**Exercise description:** In the entries below, filter for the word "rotate" and copy every matching line.

**Source material:**
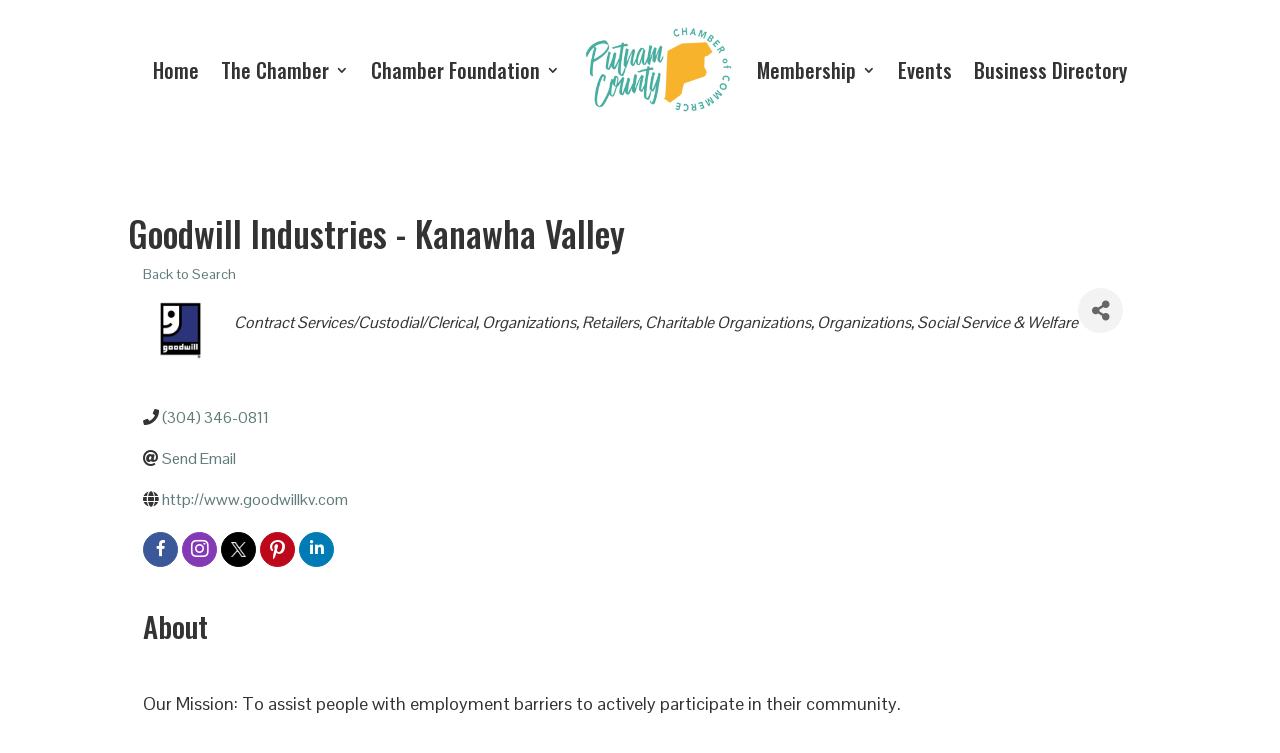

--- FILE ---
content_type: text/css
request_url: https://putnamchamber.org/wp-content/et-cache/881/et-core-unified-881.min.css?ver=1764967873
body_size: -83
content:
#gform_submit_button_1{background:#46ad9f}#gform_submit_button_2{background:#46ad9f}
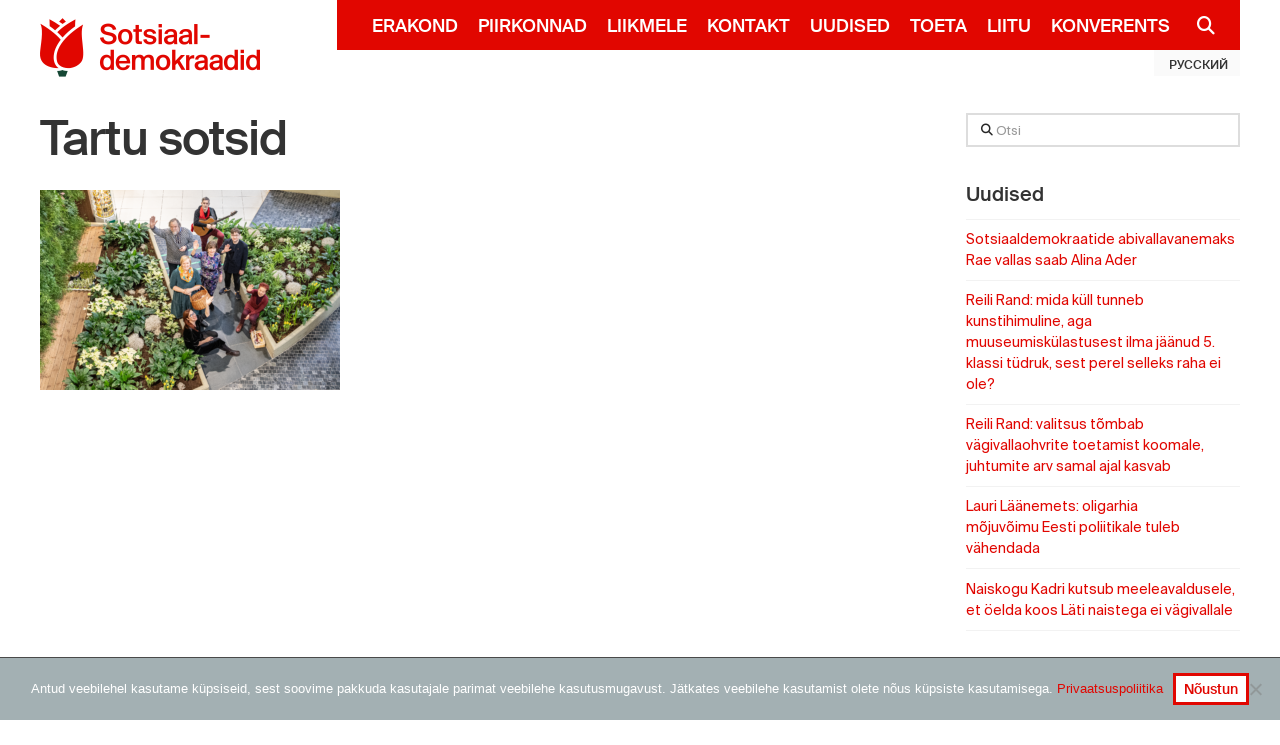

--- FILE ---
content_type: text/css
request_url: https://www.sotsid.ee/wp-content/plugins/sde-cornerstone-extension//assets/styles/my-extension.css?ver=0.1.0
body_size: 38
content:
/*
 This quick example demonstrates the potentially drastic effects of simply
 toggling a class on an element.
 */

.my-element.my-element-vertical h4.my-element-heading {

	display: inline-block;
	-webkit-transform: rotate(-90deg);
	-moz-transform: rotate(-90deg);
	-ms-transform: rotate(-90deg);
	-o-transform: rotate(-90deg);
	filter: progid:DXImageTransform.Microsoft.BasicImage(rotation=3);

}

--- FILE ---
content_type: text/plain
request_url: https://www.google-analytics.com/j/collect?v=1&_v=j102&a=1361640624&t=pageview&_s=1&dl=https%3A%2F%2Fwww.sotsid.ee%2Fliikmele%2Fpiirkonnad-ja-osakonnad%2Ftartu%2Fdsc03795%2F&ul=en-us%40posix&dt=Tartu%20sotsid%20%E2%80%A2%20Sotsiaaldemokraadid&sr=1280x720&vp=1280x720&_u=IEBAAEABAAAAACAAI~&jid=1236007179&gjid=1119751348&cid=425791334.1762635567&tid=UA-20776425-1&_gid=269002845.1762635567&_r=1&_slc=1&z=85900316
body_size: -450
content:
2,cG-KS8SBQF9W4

**Output of the task:**
	-webkit-transform: rotate(-90deg);
	-moz-transform: rotate(-90deg);
	-ms-transform: rotate(-90deg);
	-o-transform: rotate(-90deg);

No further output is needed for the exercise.